### INSTRUCTIONS TO FOLLOW
Pull out every line of the entries below that contains the word "window", copying each one in full.
— Begin SUPPLIED RECORDS —
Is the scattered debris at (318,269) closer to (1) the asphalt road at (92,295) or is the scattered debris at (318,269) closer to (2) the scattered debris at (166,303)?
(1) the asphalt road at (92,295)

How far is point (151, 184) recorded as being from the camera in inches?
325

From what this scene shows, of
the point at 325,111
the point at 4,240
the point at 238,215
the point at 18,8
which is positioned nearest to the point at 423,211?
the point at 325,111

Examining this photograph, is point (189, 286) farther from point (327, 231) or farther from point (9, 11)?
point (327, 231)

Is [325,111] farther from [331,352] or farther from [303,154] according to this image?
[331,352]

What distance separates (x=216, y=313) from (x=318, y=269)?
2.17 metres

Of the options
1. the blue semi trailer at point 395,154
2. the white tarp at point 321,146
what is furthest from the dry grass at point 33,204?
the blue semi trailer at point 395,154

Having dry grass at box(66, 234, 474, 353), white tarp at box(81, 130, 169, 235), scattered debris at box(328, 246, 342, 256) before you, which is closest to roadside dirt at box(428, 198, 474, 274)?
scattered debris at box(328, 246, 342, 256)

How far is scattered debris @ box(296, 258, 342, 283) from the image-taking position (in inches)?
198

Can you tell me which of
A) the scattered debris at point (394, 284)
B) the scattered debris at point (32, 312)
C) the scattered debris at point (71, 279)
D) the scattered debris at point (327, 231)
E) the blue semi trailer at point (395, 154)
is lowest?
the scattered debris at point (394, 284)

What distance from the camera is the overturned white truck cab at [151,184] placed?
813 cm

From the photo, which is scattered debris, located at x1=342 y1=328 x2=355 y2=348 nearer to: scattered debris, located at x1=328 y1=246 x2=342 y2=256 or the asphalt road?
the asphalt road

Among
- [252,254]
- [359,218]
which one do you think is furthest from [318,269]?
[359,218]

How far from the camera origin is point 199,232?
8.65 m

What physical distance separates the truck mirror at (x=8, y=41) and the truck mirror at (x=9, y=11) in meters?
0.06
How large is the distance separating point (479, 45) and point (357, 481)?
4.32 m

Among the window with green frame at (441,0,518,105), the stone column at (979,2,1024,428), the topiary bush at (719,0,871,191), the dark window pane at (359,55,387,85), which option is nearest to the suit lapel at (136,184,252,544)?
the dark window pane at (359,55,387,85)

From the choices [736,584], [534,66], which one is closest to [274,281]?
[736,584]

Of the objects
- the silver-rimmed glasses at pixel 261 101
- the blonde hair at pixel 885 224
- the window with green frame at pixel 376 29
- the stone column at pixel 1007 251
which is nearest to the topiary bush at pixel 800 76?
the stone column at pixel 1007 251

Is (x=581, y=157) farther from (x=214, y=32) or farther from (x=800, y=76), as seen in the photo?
— End SUPPLIED RECORDS —
### EXERCISE RESPONSE
Among the window with green frame at (441,0,518,105), the stone column at (979,2,1024,428), the topiary bush at (719,0,871,191), the dark window pane at (359,55,387,85), which option is nearest to the suit lapel at (136,184,252,544)?
the dark window pane at (359,55,387,85)
- the window with green frame at pixel 376 29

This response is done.